Current ecological and posthumanist narrations are often articulated in a tone which resonates with religious discourse. In this approach, the looming ecological disaster, the melting of icebergs, whose water will deluge the human universe like the Flood, antediluvian viruses released from permafrost, draughts, downpours and hurricanes are plagues which will strike humankind as punishments for its offences against nature. If there is still any hope for salvation, it lies in collective contrition, penance and asceticism, renunciation of plastic bags and disposable straws, the practice of rituals of rubbish segregation, and the observance of strict fasting, especially as regards products of animal origin.

The need to limit consumption and wasteful exploitation of the planet’s resources is obvious, but Czekalska and Golec arrive in their deliberations at some other point, going one step further. They make an inspiring reversal of notions. Instead of exploring the religious dimension of ecology, they take a look at the posthumanist dimension of religion. They focus on its artifacts. They show us sacred books, not for another reading, but so as we can touch – at least in thoughts – a book cover made of the skin torn off the groin of a calf, a six-month- old cow’s child; it is difficult to imagine material which would be more delicate to touch. Bringing a rosary to the exhibition, the artists count cultured pearls and thus mussels which “devoted themselves” to making this devotional object. Pearl rosary beads lead to a crucifix, carved in ivory; here is the representation of the sacrifice engraved on the body of another offering. Used Catholic liturgical vestments are presented as moth food. Czekalska and Golec pour (vegetarian) feed for domestic animals, and invite fruit flies to the exhibition, so that they can participate in the feast of a paradise apple. The artists are interested in palimpsests, gouged in the pages of holy texts by insects. Holy pictures and theological volumes, on the other hand, are used as shelves and plinths, supporting artifacts which serve to protect any life in its most modest manifestations.

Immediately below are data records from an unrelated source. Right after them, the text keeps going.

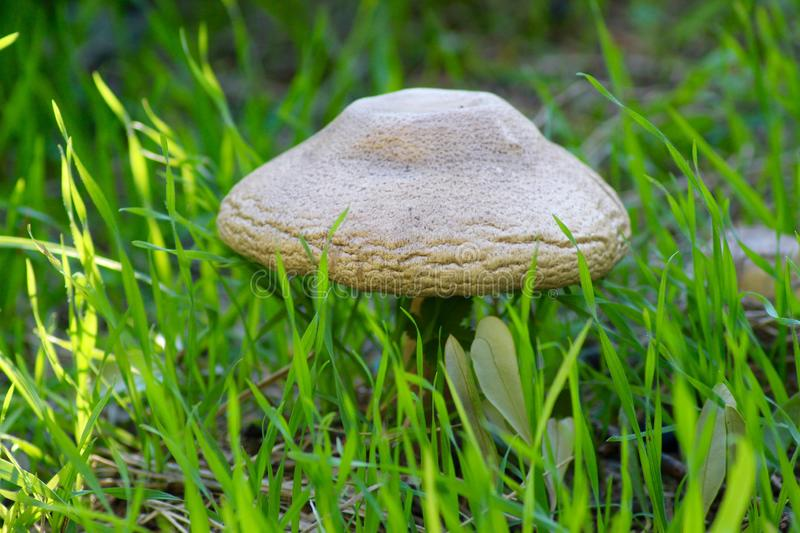 The Mushrooms are growing in the fields in Italy stock image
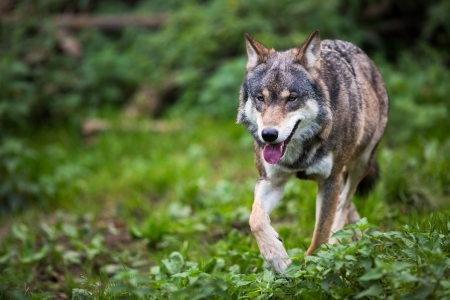 horrific: GrayEurasian wolf (Canis lupus) Stock Photo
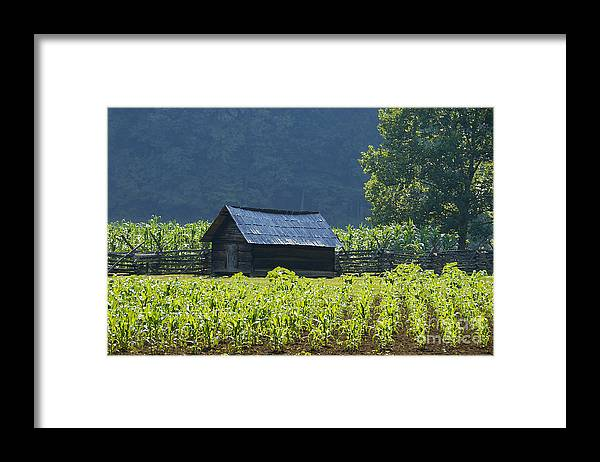 Farm Framed Print featuring the photograph Blue Mountain Farm by David Lee Thompson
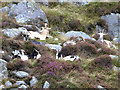 T0796 : Wild goats in Glenealo by Oliver Dixon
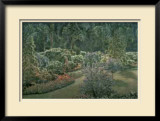 Arboretum Pathway Limited Edition Framed Print by Carson Gladson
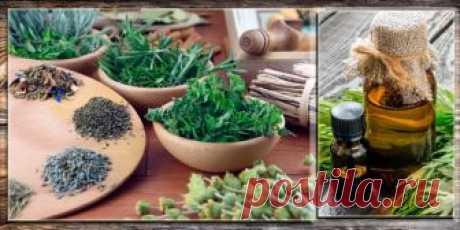 Эфирное масло полыни лимонной таврической: свойства и применение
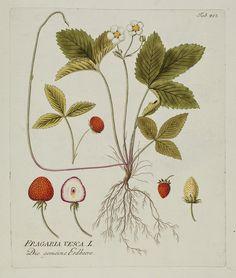 Strawberry : Icones Plantarum Medicinalium, Joseph Jacob Plenck, 1788-1803.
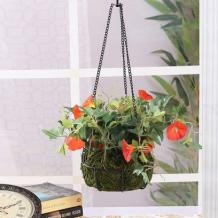 Balcony Planters: Buy Balcony Hanging Planters Online at Best Price | Wooden Street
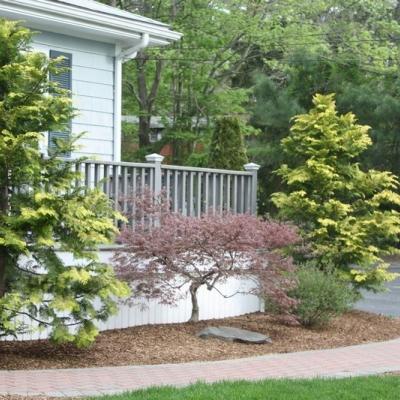 gold-hinoki-cypress-laceleaf-jap-mapler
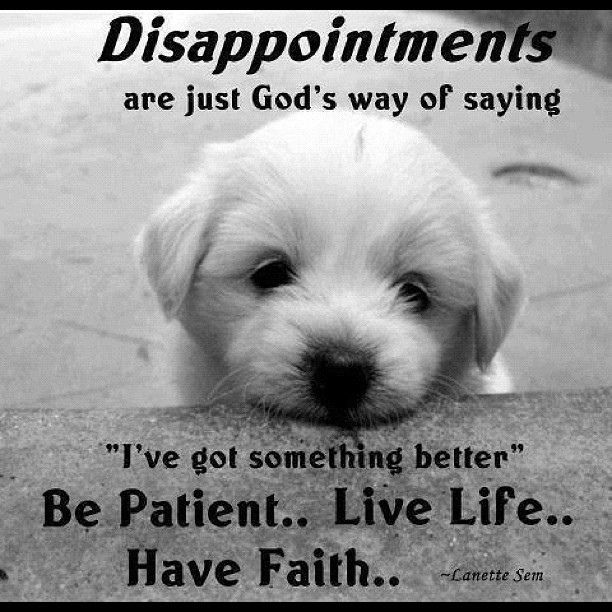 "Disappointments are just God's way of saying : "" I've got something better"".. Be Patient.. Live Life.. Have Faith.."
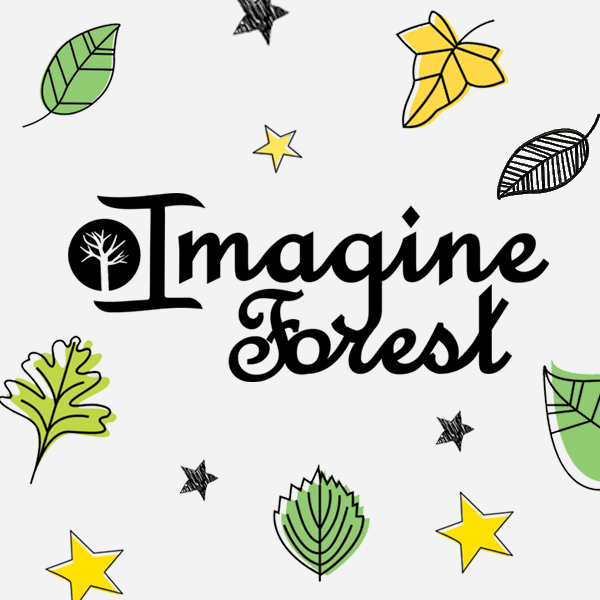 Imagine Forest Project
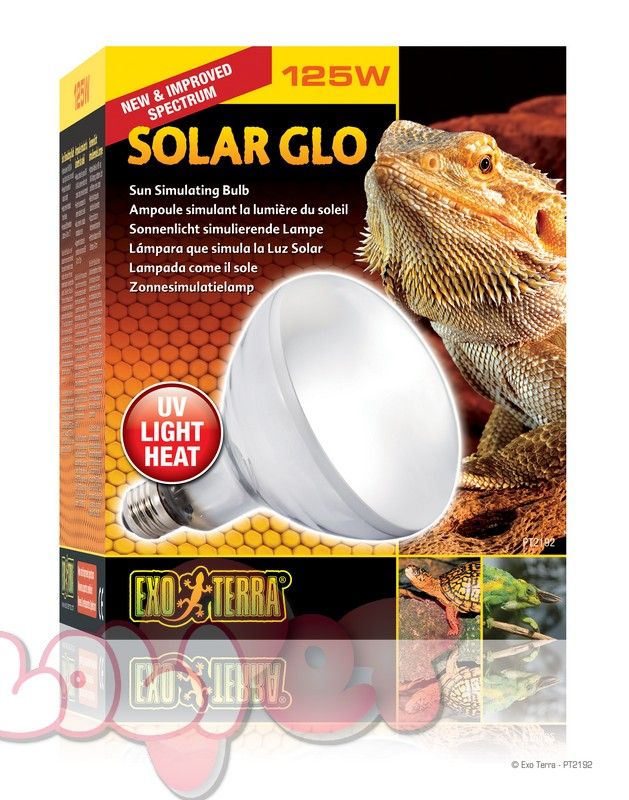 PT2192_Solar_Glo_Packaging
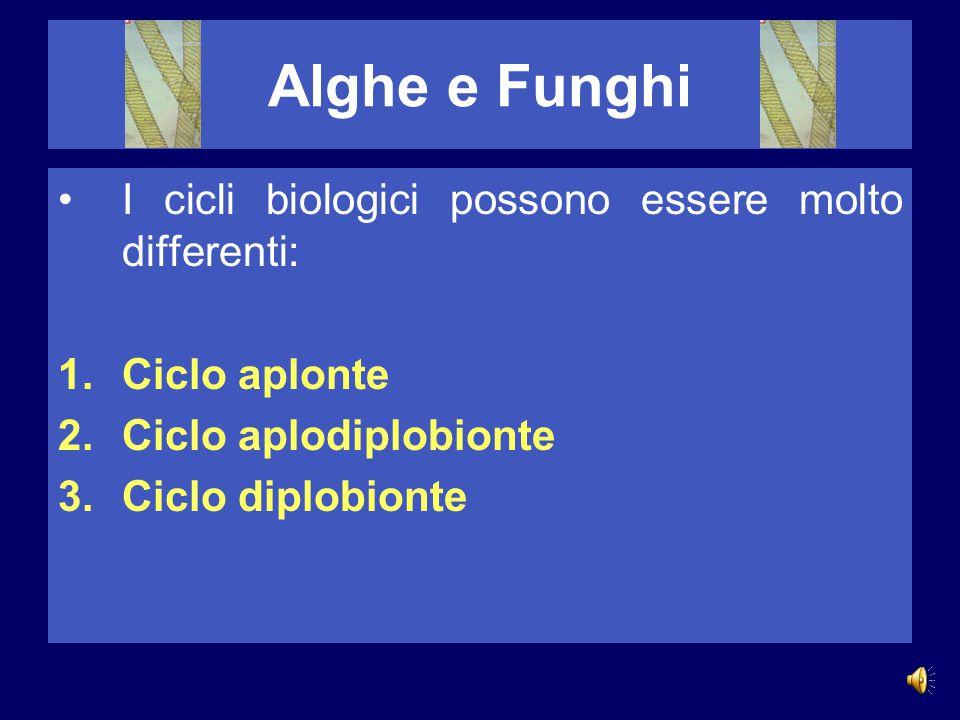 Alghe e Funghi La riproduzione vegetativa si ha quando una parte della pianta si distacca da essa per formare un nuovo individuo. La riproduzione agam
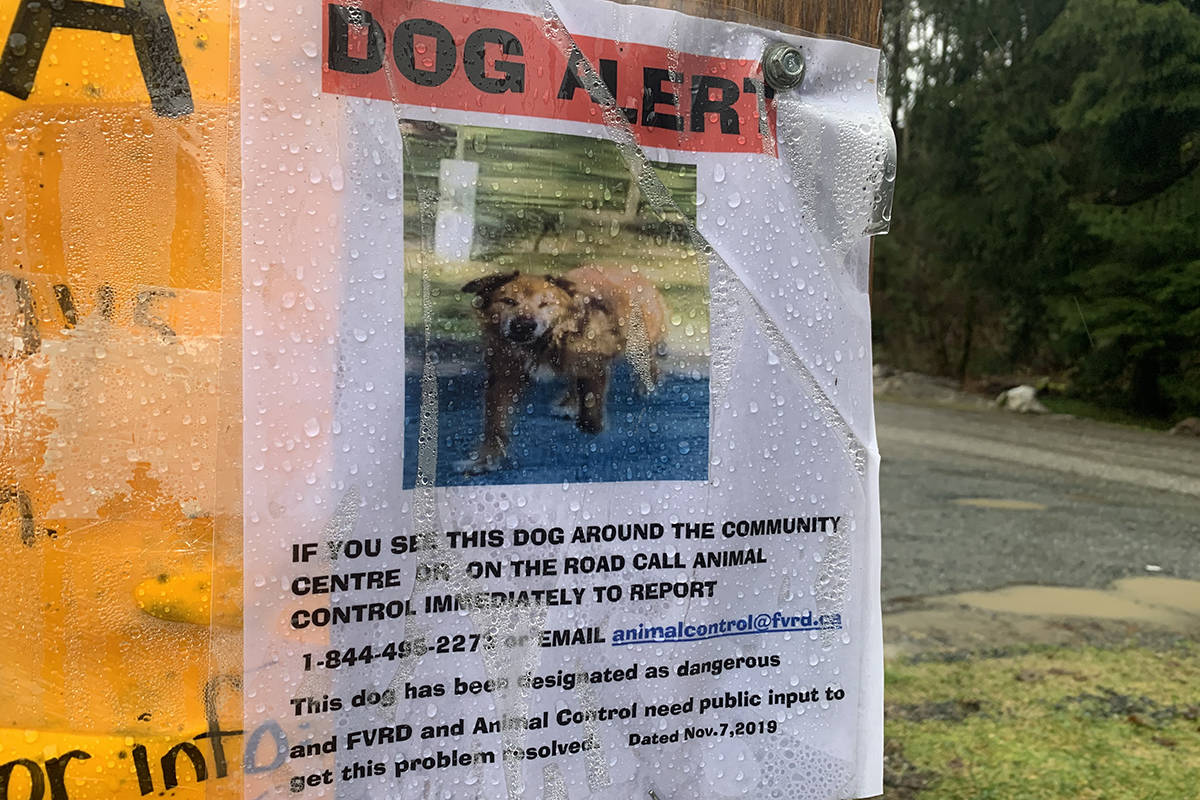 A sign warning residents about a dog that has allegedly attacked as many as seven people in the Columbia Valley south of Chilliwack on Jan. 29, 2020. (Paul Henderson/ The Progress)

Do Czekalska and Golec treat cult objects as ready-mades? It is a risky operation in the present socio-political situation in Poland, where conservationists so often try to stage and instrumentalise the conflict between tradition and respect for non-human life. Nevertheless, this risk is worth taking in order to leave the vicious circle of platitudes, repeated in arguments about the relationships between man and nature. In these disputes the part of the villain is usually played by capitalism, industry, or modernity – they are cutting trees, polluting rivers, emitting clouds of dust into the air and treating living and wild animals like machines for producing meat, skin and gelatine. Golec and Czekalska are, however, reaching deeper under the surface of modernity. Man creates civilisation, similarly as deities, in his image and likeness; in this respect the difference between theocracy and technocracy exists only at the level of symbolism. The objects of cult gathered and used as elements of the installation by the artists can appear, in an era of AI and genetic engineering, anachronistic and symbolically dead, and moreover entangled in the death of many creatures. In stage directions, Czekalska and Golec enumerate those sacrificed during the production of the artifacts presented at the exhibition: an elephant, a calf, a silkworm, a mussel, a pine, an oak. Nonetheless, the objects are not brought to the gallery as material evidence in the case on interspecies abuse, on which our culture, conceptions and beliefs are founded. Do we need evidence to point out the perpetrators if they are us, ourselves? The Czekalska and Golec exhibition is neither about a judgement on humankind, nor death. On the contrary, it is about life, reanimation of dead objects, transformation of these relicts into relics, even face masks which protect us during the pandemic. Man – even an artist or a couple of artists – cannot do it alone. Such a transformation is possible only in cooperation with other, non-human creatures.